- DATA FOR PROCESSING:
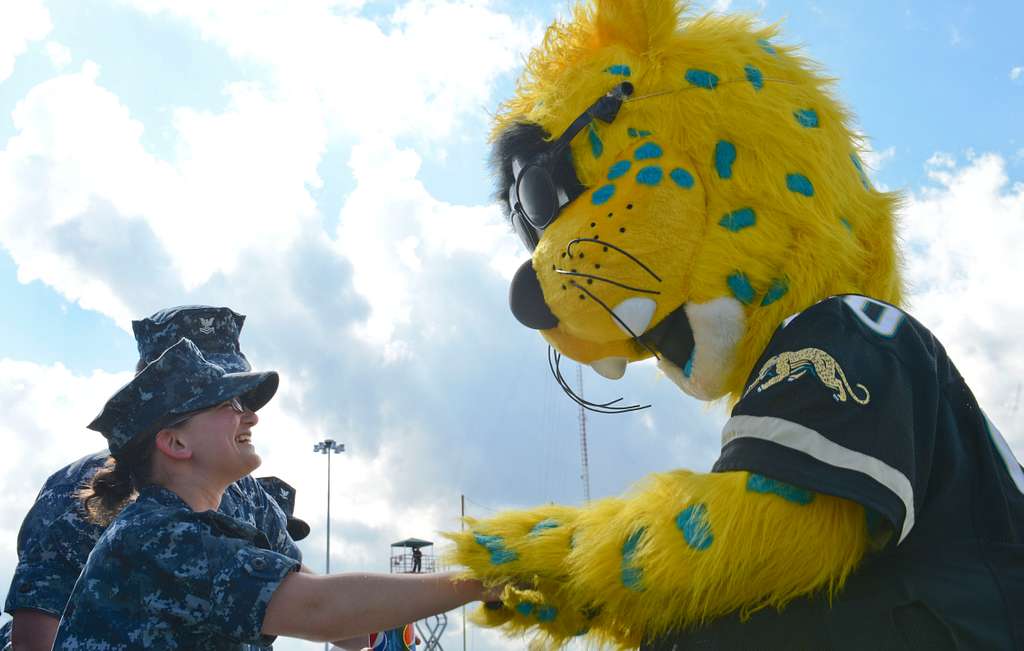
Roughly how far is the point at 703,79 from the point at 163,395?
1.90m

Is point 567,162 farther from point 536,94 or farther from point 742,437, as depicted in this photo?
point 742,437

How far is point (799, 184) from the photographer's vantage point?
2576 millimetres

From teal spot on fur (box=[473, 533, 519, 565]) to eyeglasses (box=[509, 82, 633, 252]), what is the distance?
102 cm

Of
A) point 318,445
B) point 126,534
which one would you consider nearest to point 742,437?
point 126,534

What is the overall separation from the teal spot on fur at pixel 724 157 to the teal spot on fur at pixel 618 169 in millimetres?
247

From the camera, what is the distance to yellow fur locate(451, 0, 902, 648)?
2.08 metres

- SHORT EXERCISE: Rename "teal spot on fur" to "turquoise patch on fur" in every one of the entries above, and give them again with nothing else changed. Please leave out the pictures.

- WRITTEN RESPONSE:
Roughly how far is the point at 703,79 from the point at 163,395?
1.90m

Is point 567,162 farther from point 536,94 or farther from point 742,437, as depicted in this photo?
point 742,437

How far is point (799, 184) from the photographer's vantage point?
2576 millimetres

From turquoise patch on fur (box=[473, 533, 519, 565]) to eyeglasses (box=[509, 82, 633, 252]), what is the distance?
102 cm

Of
A) point 318,445
B) point 126,534
which one would you consider nearest to point 742,437?
point 126,534

What is the overall separation from the turquoise patch on fur at pixel 724 157 to the turquoise patch on fur at pixel 618 169 in millimetres?
247

From the camera, what is the distance to yellow fur locate(451, 0, 902, 648)?
2.08 metres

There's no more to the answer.